INSERT INTO interactions
     (user_id_to, user_id_from, counter, updated)
   VALUES 
     ('2266931634','3180832729','3',NOW() ), 
     ('2266931634','3133897242','1',NOW() ), 
     ('2266931634','3207247957','1',NOW() ),  
     ('2266931634','3520390476','1',NOW() ), 
     ('2266931634','3631954079','1',NOW() ), 
     ('2266931634','3687475949','1',NOW() ), 
     ('2266931634','3627629761','1',NOW() ), 
     ('2266931634','3779990751','1',NOW() ), 
     ('2266931634','4071753134','1',NOW() ), 
     ('2266931634','4290900946','3',NOW() ) 
    ON DUPLICATE KEY UPDATE
             counter=counter+VALUES(counter),
             updated=NOW()

MySQL version: 5.6.19

Best Answer

Something wrong with that!
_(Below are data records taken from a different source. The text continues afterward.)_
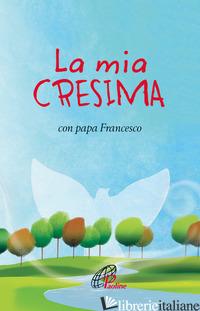 MIA CRESIMA CON PAPA FRANCESCO (LA) - ROSU C. (CUR.)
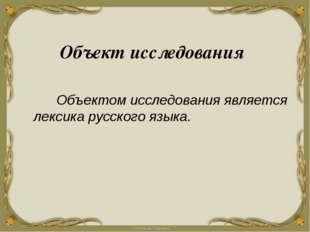 Объект исследования Объектом исследования является лексика русского языка.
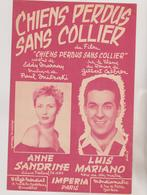(RG1)CHIENS PERDUS SANS COLLIER , ANNE SANDRINE , LUIS MARIANO , Musique PAUL MISRAKI - Partitions Musicales Anciennes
There is no column counter??

But, assuming you meant one of the existing counters...

  • Having the counter in an index, and updating the counter frequently --> double the work. Once to update the table, once to update the index.

  • Since the first part of the PRIMARY KEY is user_id_to, you have a very good way of locating the counter given the user_id_to. So, DROP that index. This will speed things up considerably.

Something else to check... innodb_buffer_pool_size should be about 70% of RAM. What are the value of those?

PARTITIONing is very unlikely to help. Given a good index, partitioning is no faster because it is essentially turns a 1-step process (look up in the index) into a 2-step process: first find the partition ("pruning"), then use the index in that partition.

If possible, use either LOAD DATA or "batch" INSERTs.

What do the INSERTs look like? Perhaps INSERT ... ON DUPLICATE KEY UPDATE? For batching, that might be best done by creating a tmp table, then using IODKU with a SELECT on the tmp table. More on high speed ingestion.

Some things look fishy, please provide specifics on the inserts, updates, and selects.